SANTIAGO – More than 1.5 million people have received at least one COVID-19 vaccine dose in Chile since a mass rollout began on Feb. 3.
Those inoculation efforts make that country the undisputed leader in that category in Latin America and have earned it widespread praise globally.
“Mass vaccination is the hope for getting our lives back and embracing our loved ones,” Chilean President Sebastian Piñera, 71, said Friday after receiving the first dose of the vaccine developed by Chinese biopharmaceutical company Sinovac Biotech in the southern town of Futrono, where he is currently vacationing.
A total of 748,417 adults 73 years or older received the vaccine through Thursday, with the remaining recipients being health care personnel. Six out of 10 people vaccinated thus far in that country of 19 million inhabitants have been women.
The small town of Laguna Blanca in Chile’s far south leads the way with 83.6 percent of the population vaccinated, while the nearby southern town of Rio Verde is next at 49.2 percent.
“This vaccine is safe. It’s effective. And we’ve made an enormous effort,” said the conservative head of state, whose management of the pandemic was called into question a few months ago.
Chile, which began vaccinating health workers at intensive care units on Dec. 24 and kicked off its mass inoculation campaign last week serving people 90 years and older, has administered 5.58 vaccine doses per 100 inhabitants, according to figures through Feb. 10 from the University of Oxford’s Our World in Data website.
That figure far exceeds the global average – 1.9 doses per 100 inhabitants – and also surpasses the rates in Brazil (1.94 doses per 100), Argentina (1.18) and Mexico (0.56).
The United States is the leader in the Americas with 13.53 doses per 100 inhabitants, while Israel tops the global rankings with 69.46 doses per 100 inhabitants, according to that website.
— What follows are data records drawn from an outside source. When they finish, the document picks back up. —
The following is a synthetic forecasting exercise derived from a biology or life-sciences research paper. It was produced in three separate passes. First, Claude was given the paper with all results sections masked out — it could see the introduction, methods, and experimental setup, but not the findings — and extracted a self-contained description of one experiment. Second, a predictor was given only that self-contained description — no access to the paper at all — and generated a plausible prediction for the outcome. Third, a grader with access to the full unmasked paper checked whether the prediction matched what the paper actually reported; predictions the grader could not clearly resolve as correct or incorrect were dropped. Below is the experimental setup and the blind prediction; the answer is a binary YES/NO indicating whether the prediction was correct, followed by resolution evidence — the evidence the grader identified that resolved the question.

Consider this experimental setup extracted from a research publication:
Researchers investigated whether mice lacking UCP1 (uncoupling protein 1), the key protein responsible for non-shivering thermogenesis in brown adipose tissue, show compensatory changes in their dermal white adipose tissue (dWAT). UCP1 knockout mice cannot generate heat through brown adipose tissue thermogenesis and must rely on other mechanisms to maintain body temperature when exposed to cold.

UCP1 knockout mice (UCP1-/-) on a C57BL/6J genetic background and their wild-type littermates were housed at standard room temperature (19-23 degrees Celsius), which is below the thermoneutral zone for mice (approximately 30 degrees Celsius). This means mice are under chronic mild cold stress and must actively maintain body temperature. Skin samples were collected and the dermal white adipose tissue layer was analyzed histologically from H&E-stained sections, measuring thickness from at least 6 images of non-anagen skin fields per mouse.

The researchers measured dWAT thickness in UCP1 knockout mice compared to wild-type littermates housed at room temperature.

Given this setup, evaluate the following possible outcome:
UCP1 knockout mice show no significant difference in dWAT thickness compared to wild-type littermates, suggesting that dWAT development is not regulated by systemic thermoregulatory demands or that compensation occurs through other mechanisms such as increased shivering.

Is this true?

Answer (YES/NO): NO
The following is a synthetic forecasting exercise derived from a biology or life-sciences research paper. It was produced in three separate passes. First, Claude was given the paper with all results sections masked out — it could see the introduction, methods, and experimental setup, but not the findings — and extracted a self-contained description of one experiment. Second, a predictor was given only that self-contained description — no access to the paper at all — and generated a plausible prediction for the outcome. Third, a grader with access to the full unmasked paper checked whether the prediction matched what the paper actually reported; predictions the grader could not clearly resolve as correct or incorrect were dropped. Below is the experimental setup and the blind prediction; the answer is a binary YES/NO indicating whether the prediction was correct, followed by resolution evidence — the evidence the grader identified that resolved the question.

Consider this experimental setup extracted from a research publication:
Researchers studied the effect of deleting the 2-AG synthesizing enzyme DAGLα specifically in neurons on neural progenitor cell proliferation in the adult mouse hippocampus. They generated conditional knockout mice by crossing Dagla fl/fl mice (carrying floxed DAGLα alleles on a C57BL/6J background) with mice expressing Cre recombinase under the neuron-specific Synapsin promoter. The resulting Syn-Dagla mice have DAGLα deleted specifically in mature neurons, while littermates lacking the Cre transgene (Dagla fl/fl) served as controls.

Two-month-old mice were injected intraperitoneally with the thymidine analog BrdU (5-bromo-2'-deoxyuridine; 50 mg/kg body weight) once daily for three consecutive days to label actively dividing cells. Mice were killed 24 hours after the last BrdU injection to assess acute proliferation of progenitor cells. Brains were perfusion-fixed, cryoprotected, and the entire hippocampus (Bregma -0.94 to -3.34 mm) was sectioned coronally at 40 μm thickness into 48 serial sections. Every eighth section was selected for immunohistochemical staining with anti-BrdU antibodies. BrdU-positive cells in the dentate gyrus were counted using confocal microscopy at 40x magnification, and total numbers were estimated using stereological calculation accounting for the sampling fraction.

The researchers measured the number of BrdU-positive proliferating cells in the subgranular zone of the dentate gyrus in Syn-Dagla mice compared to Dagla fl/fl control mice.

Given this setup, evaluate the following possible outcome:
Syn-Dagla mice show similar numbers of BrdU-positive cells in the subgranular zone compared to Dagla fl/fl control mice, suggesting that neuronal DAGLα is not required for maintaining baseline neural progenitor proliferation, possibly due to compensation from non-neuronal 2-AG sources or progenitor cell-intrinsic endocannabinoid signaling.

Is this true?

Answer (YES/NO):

“The number of vaccines that are being (administered) daily in Chile is absolutely an (outstanding) achievement and helps combat the anti-vaccine movement. On Thursday alone, 221,459 doses were injected,” Claudio Castillo, a public health expert at Universidad de Santiago de Chile, told EFE.
The Chilean government’s goal is to inoculate the at-risk population of nearly 5 million people – including people 65 and older, the chronically ill, health care personnel, security forces and critical workforce employees – by the end of the first quarter and to have 80 percent of the total population vaccinated by June.
Experts say there have been two keys to the speed of Chile’s free and voluntary vaccine rollout: its skill in negotiating the purchase of a large number of vaccine doses and an extensive, nationwide primary care network that had also facilitated previous successful campaigns, including a polio vaccine deployment in 1961.
Chile moved quickly – and without any geopolitical constraints – in negotiating vaccine purchases, a strategy that has enabled the country to receive nearly 4 million doses of Sinovac’s vaccine to date.
“The Chinese vaccine is not yet very (widely distributed). It’s mainly in China, Indonesia, Turkey and Brazil. Now, more countries are being added, but at first it didn’t have that … seal of approval that Pfizer’s (vaccine) had. Chile’s strategy of diversifying contracts was very good,” Castillo said.
Chile, which also has approved Pfizer’s and AstraZeneca’s vaccines and is studying others developed by Russia’s Gamaleya Research Institute of Epidemiology and Microbiology and Janssen Vaccines (Johnson & Johnson), has agreements in place for more than 35 million doses from different laboratories and others obtained through the Covax mechanism, a World Health Organization (WHO)-led effort that aims to ensure that low- and middle-income countries have access to coronavirus vaccines.
“The main challenge for a country like Chile, which has ideal logistical conditions, is having sufficient stock,” said Cristobal Cuadrado, a scholar at Universidad de Chile’s School of Public Health.
A further test will come in a few weeks when flu shots begin to be administered in the Southern Hemisphere, since people will need to wait at least two weeks between that vaccine and their second dose of the COVID-19 vaccine, he said.
Since the start of the pandemic, there have been around 765,000 confirmed cases and roughly 19,200 deaths attributed to COVID-19 in Chile, which is currently battling a second coronavirus wave.